Conversations and Search: Degraded performance

Incident Report for Dixa

Postmortem

Summary

Dixa’s Search engine was under high pressure due to untimely cluster data rebalancing action. This caused requests routed to one heavily impacted node in particular, to respond slowly or even time out, resulting in failure for certain to load the Conversations overview and Search pages.

Root Cause

Around 1O:35 AM (CET), reports about high latency and instability started flowing into Dixa Support. Engineers immediately started investigating the issue and quickly identified one node in our Search engine being overloaded. The issue was caused by the engine automatically starting to move data between nodes to improve the overall data distribution.

Action Items

No immediate action had to be taken as the data rebalancing was completed shortly after the root cause had been identified.

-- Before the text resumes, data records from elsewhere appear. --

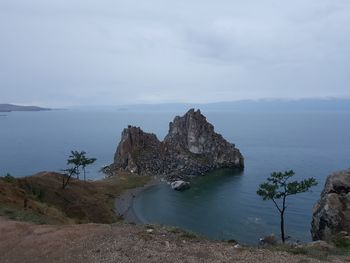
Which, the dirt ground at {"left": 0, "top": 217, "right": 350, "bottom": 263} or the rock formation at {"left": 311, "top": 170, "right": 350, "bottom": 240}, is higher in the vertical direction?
the dirt ground at {"left": 0, "top": 217, "right": 350, "bottom": 263}

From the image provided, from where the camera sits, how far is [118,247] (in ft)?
74.5

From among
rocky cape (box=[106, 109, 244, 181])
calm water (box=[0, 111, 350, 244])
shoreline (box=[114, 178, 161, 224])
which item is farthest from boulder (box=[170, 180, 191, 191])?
rocky cape (box=[106, 109, 244, 181])

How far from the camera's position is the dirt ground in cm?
2142

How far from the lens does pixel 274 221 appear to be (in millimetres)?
75438

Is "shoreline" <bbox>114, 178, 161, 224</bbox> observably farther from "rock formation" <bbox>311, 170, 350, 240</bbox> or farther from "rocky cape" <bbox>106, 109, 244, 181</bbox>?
"rock formation" <bbox>311, 170, 350, 240</bbox>

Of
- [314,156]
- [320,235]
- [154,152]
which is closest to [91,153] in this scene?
[154,152]

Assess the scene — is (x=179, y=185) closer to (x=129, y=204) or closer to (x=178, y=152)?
(x=129, y=204)

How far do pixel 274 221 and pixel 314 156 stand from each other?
88.0 m

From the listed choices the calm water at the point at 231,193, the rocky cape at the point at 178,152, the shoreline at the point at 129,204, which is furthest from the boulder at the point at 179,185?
the rocky cape at the point at 178,152

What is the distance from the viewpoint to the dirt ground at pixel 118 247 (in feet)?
70.3

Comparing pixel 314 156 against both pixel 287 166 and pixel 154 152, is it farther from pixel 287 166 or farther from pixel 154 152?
pixel 154 152

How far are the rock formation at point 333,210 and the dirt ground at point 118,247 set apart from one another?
2172 centimetres

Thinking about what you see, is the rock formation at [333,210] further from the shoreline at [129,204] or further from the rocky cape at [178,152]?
the rocky cape at [178,152]

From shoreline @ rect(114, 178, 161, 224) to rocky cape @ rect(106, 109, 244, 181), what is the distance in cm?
1382
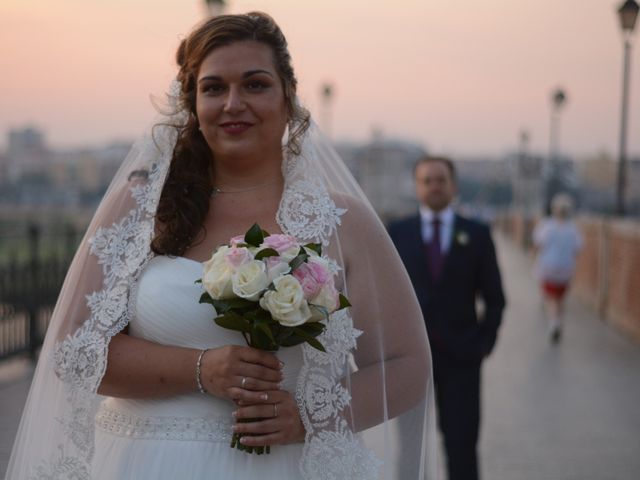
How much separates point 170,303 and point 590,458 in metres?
5.80

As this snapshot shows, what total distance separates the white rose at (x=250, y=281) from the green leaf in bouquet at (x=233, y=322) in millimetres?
60

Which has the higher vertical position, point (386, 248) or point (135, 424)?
point (386, 248)

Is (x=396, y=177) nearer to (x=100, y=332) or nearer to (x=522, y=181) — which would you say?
(x=522, y=181)

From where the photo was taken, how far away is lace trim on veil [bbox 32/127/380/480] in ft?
9.04

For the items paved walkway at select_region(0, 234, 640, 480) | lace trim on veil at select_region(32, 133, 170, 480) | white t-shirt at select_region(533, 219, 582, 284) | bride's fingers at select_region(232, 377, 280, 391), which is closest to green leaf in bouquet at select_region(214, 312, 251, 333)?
bride's fingers at select_region(232, 377, 280, 391)

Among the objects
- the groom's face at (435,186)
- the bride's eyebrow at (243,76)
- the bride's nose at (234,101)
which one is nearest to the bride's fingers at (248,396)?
the bride's nose at (234,101)

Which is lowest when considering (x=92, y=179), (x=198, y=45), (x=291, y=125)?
(x=92, y=179)

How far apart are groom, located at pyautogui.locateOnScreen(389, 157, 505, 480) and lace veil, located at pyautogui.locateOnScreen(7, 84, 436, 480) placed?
2750 millimetres

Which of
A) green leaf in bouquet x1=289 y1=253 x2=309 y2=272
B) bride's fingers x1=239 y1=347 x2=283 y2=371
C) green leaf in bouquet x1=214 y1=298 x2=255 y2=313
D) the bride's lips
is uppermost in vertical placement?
the bride's lips

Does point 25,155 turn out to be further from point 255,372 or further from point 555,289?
point 255,372

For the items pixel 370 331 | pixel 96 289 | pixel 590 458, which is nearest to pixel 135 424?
pixel 96 289

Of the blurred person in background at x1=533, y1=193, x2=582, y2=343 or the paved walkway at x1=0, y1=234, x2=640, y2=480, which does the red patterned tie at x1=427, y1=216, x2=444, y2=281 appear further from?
the blurred person in background at x1=533, y1=193, x2=582, y2=343

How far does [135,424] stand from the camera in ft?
9.21

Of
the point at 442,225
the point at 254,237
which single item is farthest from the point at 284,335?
the point at 442,225
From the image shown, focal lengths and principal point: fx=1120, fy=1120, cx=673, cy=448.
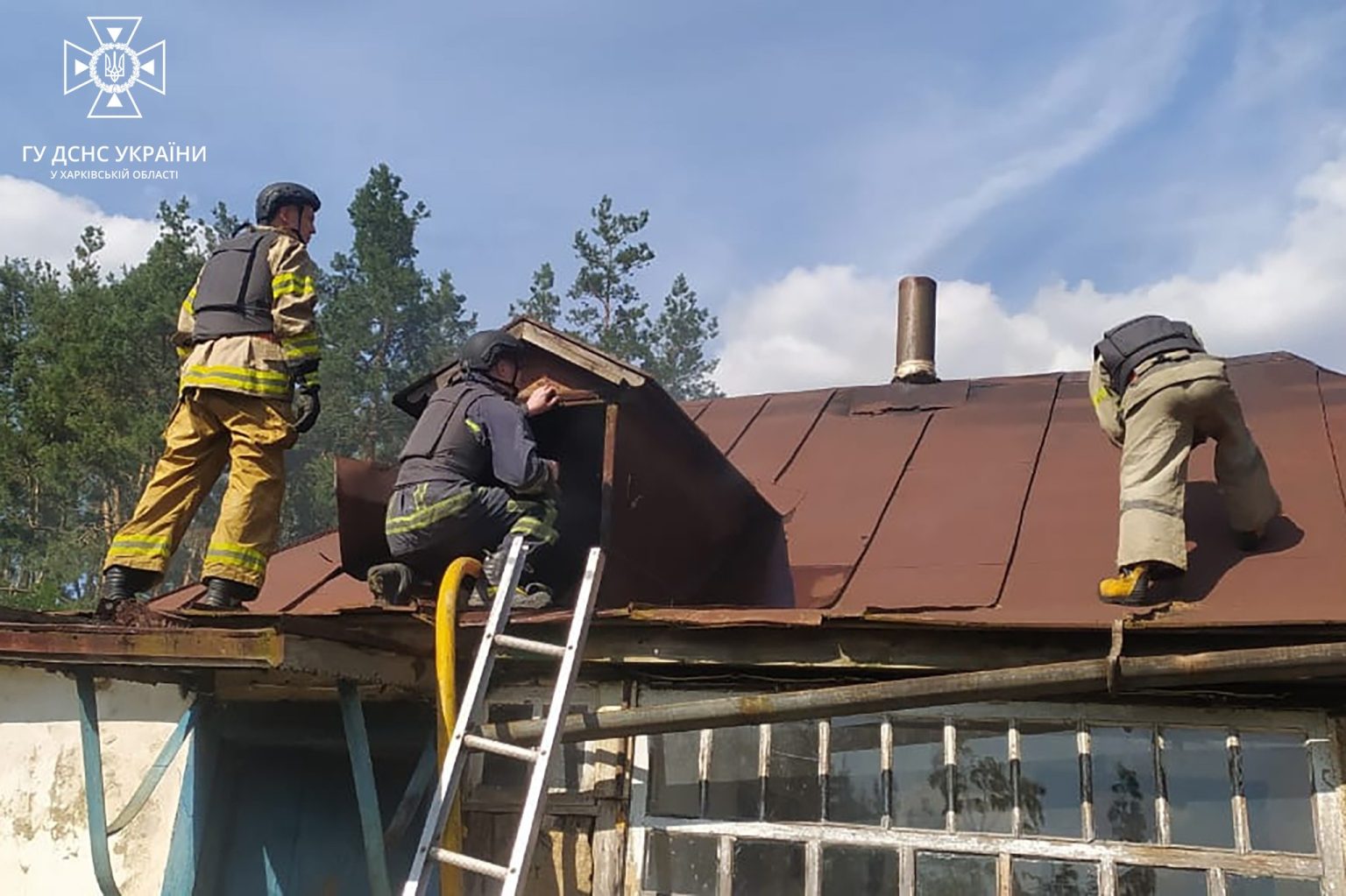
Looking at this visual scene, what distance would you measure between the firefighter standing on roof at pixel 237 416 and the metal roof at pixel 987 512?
114 cm

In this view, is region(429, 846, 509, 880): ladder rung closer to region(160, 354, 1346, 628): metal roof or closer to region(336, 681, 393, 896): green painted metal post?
region(336, 681, 393, 896): green painted metal post

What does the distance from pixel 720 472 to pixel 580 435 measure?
0.83 metres

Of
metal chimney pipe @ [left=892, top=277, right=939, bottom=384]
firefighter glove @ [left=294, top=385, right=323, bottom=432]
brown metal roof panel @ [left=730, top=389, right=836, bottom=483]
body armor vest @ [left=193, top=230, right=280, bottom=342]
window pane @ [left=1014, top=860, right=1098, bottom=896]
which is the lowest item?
window pane @ [left=1014, top=860, right=1098, bottom=896]

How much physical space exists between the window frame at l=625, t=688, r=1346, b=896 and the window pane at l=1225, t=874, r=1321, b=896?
2cm

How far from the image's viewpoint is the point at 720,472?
5.87m

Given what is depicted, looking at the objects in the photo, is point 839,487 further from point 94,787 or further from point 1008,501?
point 94,787

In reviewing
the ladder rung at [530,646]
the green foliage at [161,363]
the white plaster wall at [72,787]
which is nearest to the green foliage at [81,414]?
the green foliage at [161,363]

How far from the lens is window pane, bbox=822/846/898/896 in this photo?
4.45 metres

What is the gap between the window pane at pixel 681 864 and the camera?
467 cm

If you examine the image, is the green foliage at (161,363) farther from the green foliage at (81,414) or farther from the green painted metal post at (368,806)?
the green painted metal post at (368,806)

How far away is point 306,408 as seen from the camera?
4875 millimetres

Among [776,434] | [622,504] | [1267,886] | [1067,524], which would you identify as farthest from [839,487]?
[1267,886]

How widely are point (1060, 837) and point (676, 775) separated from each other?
1.59 metres

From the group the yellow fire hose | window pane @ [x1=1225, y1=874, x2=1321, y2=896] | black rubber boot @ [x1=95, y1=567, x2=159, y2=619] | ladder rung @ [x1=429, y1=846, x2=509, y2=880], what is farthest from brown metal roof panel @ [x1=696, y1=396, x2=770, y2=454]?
ladder rung @ [x1=429, y1=846, x2=509, y2=880]
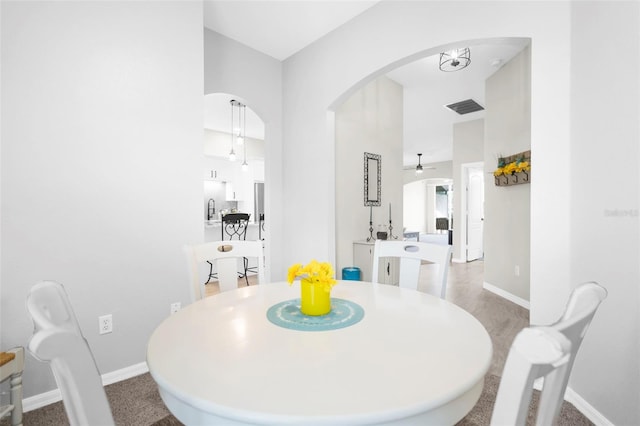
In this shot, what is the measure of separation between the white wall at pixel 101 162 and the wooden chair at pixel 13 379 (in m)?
0.33

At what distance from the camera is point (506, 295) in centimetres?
417

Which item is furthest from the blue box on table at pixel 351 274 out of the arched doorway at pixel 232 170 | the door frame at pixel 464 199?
the door frame at pixel 464 199

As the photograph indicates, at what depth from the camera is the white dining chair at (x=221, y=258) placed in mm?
1645

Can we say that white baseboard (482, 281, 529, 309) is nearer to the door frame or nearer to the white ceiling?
the door frame

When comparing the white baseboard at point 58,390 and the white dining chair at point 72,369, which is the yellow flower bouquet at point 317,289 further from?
the white baseboard at point 58,390

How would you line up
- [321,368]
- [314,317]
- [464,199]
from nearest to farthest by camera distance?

In order to prevent untimely actions like this from happening going forward, we will reassess our engine alerts/configurations to help control how/when these, often automated, cluster actions may occur.Moreover, we are also in the process of rebuilding certain Search components, for which extra attention is being paid to our scalability and performance constrain.

Posted Nov 19, 2024 - 09:43 CET

Resolved

The issue affecting the conversation overview and search functionalities has been fully resolved. All services are now operating as expected, and we have confirmed system stability. We are sorry for any inconvenience this has caused and thank you for your patience.

Posted Nov 11, 2024 - 13:14 CET

Monitoring

A fix has been implemented to resolve the issue impacting the dashboard and search functionalities. We are currently monitoring the system to ensure stability and confirm that all services are fully operational. We will provide a final update once we verify that the issue is completely resolved.

Posted Nov 11, 2024 - 11:57 CET

Identified

We have identified an issue affecting the dashboard and search functionalities. These services may be slower than expected or intermittently unresponsive. Our team is actively working on resolving the root cause. Please note that the offers service is unaffected and continues to operate normally. We will provide an update as soon as further information is available.

Posted Nov 11, 2024 - 11:45 CET

Investigating

We have received reports of instability in the platform. We are investigating the issue. Updates will follow

Posted Nov 11, 2024 - 11:34 CET

This incident affected: Agent Interface (Search, Dashboard).